Map with custom coordinates and settings::

    m = RDSmap(
        data=rds_data,
        seed_ids=['1', '2', '3'],
        waves=[0, 1, 2, 3, 4],
        lat='lat',
        long='long',
        output_file='geographic_map.html',
        zoom_start=10,
        open_browser=True
    )

Bootstrap Examples
------------------

Standalone bootstrap resampling::

    from RDSTools import RDSboot

    # Standard bootstrap
    boot_results = RDSboot(
        data=rds_data,
        respondent_id_col='ID',
        seed_id_col='S_ID',
        seed_col='SEED',
        recruiter_id_col='R_ID',
        type='tree_uni1',
        resample_n=1000
    )

    # Check first resample
    sample_1 = boot_results[boot_results['RESAMPLE.N'] == 1]
    merged = pd.merge(sample_1, rds_data,
                     left_on='RESPONDENT_ID', right_on='ID')
    print(f"Bootstrap sample size: {len(merged)}")

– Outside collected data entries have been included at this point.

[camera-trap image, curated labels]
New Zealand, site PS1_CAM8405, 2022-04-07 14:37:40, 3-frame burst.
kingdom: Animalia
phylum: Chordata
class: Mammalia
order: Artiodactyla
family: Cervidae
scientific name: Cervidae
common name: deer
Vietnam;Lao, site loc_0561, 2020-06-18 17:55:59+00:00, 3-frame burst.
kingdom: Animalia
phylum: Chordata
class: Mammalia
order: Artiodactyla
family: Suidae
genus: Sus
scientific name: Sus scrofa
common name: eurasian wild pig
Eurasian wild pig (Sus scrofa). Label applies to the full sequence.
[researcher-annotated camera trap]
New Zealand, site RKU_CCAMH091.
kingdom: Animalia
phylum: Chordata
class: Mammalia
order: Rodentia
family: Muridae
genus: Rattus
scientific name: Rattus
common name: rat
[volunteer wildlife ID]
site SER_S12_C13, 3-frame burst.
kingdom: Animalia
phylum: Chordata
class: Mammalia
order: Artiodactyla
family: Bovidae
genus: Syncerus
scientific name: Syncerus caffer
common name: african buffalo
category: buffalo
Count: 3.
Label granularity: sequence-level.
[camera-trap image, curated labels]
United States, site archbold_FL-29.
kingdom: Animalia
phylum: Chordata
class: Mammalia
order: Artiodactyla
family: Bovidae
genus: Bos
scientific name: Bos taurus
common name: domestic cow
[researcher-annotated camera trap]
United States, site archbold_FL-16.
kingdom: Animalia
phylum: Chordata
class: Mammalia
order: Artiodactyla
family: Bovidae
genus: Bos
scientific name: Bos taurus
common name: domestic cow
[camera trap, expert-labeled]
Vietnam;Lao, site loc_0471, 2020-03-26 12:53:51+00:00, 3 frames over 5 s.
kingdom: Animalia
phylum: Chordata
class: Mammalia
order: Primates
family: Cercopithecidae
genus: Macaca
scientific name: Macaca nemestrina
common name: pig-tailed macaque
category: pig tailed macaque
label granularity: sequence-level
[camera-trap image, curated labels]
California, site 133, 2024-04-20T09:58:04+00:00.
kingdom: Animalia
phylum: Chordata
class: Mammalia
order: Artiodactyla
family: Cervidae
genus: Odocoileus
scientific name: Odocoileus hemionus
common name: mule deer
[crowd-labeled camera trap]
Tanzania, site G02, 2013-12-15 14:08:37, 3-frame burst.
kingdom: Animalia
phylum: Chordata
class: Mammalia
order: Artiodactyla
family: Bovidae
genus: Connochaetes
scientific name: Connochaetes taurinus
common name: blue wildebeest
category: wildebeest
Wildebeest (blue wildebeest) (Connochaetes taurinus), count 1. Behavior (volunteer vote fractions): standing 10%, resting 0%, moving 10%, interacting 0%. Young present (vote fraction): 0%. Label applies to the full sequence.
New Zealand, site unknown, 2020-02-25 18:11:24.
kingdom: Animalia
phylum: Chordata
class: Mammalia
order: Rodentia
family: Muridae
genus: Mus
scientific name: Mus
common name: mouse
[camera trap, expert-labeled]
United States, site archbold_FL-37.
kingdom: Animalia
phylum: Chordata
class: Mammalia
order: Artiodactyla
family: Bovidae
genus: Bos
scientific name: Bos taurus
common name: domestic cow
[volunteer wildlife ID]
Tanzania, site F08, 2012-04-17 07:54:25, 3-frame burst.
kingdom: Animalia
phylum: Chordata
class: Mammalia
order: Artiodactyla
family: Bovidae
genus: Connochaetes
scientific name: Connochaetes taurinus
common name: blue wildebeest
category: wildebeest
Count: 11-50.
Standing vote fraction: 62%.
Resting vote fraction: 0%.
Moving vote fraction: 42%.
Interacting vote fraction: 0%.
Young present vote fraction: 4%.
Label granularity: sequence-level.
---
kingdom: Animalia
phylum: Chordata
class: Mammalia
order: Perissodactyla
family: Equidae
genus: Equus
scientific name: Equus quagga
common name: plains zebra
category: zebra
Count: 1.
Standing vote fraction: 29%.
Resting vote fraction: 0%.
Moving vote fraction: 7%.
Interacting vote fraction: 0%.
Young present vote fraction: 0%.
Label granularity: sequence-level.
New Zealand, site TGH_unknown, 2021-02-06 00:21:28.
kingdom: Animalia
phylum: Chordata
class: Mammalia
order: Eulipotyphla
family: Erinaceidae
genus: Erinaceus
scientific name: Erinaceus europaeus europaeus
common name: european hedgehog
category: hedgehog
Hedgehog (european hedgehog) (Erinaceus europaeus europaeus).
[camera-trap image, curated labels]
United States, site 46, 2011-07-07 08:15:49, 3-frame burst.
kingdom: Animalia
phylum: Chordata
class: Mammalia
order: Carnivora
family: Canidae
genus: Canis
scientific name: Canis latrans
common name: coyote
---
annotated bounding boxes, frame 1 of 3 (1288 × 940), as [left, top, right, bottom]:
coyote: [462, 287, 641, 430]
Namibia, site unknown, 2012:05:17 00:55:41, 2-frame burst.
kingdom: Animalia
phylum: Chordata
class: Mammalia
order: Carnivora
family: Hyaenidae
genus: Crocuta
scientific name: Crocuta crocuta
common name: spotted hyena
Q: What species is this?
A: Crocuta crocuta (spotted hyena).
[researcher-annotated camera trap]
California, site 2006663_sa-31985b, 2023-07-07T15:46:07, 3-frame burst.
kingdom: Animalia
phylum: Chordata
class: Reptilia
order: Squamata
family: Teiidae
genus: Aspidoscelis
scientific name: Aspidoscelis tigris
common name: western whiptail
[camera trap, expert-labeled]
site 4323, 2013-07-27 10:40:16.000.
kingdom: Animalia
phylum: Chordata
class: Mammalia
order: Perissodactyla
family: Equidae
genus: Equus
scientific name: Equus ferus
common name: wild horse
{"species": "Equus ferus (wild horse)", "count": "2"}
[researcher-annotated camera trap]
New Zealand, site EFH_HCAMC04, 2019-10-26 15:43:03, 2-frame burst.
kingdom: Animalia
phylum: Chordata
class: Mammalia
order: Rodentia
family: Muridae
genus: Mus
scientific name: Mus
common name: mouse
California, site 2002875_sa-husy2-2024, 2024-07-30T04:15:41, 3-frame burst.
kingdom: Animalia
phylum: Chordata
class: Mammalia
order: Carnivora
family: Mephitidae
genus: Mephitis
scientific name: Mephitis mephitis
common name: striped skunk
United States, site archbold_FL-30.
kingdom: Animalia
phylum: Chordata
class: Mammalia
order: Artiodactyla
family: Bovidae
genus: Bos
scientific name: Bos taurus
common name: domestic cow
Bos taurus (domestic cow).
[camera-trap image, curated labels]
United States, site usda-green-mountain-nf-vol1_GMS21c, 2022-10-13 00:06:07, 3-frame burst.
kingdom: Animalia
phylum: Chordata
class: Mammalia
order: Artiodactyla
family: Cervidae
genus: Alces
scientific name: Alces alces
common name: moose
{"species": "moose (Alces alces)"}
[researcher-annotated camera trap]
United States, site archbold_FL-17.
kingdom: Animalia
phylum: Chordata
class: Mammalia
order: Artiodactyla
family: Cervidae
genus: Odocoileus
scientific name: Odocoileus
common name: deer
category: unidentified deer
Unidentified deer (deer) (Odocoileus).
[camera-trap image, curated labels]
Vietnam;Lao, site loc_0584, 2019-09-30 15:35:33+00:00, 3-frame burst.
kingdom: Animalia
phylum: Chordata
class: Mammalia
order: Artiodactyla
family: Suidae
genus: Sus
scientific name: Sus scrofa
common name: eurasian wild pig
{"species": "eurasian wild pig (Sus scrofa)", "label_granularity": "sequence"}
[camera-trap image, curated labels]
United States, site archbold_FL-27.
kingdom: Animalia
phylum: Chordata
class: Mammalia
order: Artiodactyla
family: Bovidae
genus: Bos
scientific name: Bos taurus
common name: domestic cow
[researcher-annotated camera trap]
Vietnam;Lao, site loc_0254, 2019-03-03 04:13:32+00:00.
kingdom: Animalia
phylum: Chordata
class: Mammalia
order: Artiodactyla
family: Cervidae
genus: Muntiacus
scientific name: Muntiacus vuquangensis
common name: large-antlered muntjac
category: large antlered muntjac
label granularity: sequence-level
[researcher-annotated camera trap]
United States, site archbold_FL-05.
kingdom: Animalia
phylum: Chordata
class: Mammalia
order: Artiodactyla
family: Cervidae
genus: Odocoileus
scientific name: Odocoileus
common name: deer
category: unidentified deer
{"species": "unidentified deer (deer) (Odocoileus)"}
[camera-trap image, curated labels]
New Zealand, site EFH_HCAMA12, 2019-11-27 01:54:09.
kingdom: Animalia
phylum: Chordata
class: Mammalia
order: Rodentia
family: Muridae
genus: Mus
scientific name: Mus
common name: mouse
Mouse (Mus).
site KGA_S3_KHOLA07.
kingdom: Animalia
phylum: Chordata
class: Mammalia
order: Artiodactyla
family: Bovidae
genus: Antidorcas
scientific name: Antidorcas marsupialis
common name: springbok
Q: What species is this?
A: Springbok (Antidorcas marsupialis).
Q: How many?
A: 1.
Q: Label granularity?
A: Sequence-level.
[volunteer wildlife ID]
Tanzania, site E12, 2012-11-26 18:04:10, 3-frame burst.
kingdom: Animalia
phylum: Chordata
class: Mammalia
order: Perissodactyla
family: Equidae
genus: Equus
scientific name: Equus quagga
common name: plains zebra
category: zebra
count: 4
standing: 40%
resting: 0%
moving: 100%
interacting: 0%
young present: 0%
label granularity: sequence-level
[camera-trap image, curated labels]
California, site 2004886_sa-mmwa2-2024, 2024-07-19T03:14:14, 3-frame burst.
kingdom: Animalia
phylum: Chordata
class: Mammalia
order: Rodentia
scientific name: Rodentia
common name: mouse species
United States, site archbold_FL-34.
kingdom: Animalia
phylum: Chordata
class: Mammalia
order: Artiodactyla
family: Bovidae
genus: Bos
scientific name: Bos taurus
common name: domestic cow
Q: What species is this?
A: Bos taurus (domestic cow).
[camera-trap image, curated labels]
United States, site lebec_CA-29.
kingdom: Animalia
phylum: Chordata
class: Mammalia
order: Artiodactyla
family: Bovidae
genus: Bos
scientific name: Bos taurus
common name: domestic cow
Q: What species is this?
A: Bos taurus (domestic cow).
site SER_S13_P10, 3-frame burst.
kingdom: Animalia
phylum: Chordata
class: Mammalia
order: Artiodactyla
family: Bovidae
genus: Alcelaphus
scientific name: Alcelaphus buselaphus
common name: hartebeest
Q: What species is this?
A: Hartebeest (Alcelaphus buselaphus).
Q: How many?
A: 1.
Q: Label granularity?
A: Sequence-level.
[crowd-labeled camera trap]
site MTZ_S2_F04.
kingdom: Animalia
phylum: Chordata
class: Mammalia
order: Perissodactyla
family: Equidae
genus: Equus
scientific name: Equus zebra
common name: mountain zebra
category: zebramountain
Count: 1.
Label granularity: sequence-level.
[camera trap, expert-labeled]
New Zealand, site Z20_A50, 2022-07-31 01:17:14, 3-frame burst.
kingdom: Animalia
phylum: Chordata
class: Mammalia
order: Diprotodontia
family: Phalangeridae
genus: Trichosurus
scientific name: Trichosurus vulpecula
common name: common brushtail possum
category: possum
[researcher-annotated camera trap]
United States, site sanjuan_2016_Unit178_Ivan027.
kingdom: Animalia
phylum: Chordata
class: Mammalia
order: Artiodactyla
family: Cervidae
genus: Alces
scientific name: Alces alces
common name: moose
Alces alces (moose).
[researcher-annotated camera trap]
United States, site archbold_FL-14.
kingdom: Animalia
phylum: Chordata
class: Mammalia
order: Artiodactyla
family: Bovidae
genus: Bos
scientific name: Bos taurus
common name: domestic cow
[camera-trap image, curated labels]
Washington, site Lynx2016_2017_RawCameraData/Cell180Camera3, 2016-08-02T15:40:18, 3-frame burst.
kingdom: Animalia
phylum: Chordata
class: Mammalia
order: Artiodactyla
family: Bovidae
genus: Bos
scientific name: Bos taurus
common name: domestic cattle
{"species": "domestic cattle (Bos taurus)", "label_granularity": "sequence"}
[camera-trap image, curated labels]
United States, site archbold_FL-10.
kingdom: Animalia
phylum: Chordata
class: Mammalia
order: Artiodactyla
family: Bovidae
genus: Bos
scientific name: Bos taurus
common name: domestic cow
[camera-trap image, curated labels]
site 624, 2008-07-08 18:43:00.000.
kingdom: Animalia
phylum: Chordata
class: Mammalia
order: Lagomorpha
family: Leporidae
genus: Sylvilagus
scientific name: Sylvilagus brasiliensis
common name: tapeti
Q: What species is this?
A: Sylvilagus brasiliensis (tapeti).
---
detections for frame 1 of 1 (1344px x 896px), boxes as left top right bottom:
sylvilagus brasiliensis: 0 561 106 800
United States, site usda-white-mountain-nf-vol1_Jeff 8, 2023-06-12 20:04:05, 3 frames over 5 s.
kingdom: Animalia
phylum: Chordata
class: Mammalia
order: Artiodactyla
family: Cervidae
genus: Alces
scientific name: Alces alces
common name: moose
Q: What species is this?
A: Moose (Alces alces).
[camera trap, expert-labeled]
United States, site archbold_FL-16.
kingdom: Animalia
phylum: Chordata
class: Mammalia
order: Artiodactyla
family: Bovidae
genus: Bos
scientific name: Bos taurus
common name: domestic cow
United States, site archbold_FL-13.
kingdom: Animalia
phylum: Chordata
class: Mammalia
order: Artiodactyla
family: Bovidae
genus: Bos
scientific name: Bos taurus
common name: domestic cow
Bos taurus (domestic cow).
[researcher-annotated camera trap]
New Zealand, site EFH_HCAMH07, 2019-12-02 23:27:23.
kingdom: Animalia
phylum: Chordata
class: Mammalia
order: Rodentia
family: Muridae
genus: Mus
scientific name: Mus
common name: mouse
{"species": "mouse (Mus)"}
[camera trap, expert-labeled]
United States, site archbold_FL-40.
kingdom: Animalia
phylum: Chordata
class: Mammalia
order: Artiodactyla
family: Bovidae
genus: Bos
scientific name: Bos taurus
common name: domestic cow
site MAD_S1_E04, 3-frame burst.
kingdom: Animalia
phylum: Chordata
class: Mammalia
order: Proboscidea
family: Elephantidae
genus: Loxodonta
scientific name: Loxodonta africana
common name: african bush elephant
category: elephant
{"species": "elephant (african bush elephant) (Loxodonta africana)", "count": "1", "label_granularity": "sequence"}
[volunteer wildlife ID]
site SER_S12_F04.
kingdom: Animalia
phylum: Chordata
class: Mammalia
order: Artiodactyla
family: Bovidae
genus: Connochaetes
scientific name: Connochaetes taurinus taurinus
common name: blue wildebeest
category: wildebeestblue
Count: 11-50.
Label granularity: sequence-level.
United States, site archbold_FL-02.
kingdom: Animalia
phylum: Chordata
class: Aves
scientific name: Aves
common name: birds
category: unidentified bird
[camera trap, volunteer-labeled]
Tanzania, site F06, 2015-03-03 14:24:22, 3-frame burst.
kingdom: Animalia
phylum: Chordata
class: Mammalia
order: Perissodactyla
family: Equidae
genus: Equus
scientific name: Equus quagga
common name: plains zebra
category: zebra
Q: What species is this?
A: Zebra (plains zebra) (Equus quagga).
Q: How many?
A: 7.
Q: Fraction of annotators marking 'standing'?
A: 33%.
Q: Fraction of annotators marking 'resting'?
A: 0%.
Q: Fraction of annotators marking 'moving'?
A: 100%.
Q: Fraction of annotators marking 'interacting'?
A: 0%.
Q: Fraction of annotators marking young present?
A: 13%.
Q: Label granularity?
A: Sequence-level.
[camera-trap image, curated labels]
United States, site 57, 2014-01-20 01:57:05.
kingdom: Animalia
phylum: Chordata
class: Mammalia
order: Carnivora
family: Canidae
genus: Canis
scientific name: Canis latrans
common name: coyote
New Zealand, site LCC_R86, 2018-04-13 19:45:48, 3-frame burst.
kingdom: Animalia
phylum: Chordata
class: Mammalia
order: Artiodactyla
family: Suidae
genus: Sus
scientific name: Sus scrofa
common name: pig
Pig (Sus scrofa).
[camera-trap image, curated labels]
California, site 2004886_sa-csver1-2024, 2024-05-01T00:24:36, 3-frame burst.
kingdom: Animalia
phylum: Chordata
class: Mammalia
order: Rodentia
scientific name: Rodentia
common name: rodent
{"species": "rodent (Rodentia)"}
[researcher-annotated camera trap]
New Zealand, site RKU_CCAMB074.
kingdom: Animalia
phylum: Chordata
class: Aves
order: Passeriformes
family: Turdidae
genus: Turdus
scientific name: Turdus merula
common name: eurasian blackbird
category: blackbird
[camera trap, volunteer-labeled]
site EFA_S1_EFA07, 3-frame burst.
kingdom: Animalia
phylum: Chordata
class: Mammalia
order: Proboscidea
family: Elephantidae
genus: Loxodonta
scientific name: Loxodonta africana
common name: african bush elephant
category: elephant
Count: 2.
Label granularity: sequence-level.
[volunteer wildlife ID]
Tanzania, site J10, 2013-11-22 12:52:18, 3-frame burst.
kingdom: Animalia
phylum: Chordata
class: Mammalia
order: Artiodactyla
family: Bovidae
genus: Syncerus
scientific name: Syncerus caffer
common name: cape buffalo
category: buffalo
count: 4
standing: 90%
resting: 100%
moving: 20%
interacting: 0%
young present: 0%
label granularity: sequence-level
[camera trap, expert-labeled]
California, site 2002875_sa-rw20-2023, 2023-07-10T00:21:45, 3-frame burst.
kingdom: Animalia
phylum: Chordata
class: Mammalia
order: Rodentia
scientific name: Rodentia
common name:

Parallel bootstrap for large datasets::

    from RDSTools import RDSBootOptimizedParallel

    boot_results = RDSBootOptimizedParallel(
        data=rds_data,
        respondent_id_col='ID',
        seed_id_col='S_ID',
        seed_col='SEED',
        recruiter_id_col='R_ID',
        type='tree_uni1',
        resample_n=10000,
        n_cores=8
    )

Performance Comparison
----------------------

The parallel bootstrap provides significant speedups:

.. list-table:: Performance Comparison (252 observations)
   :header-rows: 1

   * - Cores
     - Bootstrap Samples
     - Standard Time
     - Parallel Time
     - Speedup
   * - 1
     - 1000
     - 120s
     - 120s
     - 1.0x
   * - 4
     - 1000
     - 120s
     - 18s
     - 6.7x
   * - 8
     - 1000
     - 120s
     - 12s
     - 10.0x

Complete Analysis Pipeline
---------------------------

Here's a complete pipeline from data loading to final results::

    import pandas as pd
    from RDSTools import (
        load_toy_data, RDSdata, RDSmean, RDStable, RDSlm,
        RDSnetgraph, RDSmap, get_available_seeds
    )

    # Load data
    data = pd.read_csv("survey.csv")

    # Process RDS structure
    rds_data = RDSdata(
        data=data,
        unique_id="ID",
        redeemed_coupon="CouponR",
        issued_coupons=["Coupon1", "Coupon2", "Coupon3"],
        degree="Degree"
    )

    # Descriptive statistics
    age_mean = RDSmean(
        x='Age',
        data=rds_data,
        weight='WEIGHT',
        var_est='tree_uni1',
        resample_n=1000,
        n_cores=4
    )

    # Frequency tables
    sex_table = RDStable(
        x='Sex',
        data=rds_data,
        weight='WEIGHT',
        var_est='tree_uni1',
        resample_n=1000
    )

    race_sex_table = RDStable(
        x='Sex',
        y='Race',
        data=rds_data,
        weight='WEIGHT',
        var_est='tree_uni1',
        resample_n=1000,
        margins=1
    )

    # Regression analysis
    model = RDSlm(
        data=rds_data,
        formula='Income ~ Age + C(Sex) + C(Race) + C(Education)',
        weight='WEIGHT',
        var_est='tree_uni1',
        resample_n=2000,
        n_cores=4
    )

    # Visualizations
    seeds = get_available_seeds(rds_data)

    # Network graph
    G = RDSnetgraph(
        data=rds_data,
        seed_ids=seeds[:2],
        waves=[0, 1, 2, 3],
        layout='Spring',
        variable='Sex',
        save_path='network.png'
    )

    # Geographic map
    m = RDSmap(
        data=rds_data,
        seed_ids=seeds[:2],
        waves=[0, 1, 2, 3],
        output_file='map.html',
        open_browser=True
    )

    # Print results
    print("Age Mean:")
    print(age_mean)
    print("\nSex Distribution:")
    print(sex_table)
    print("\nRegression Model:")
    print(model)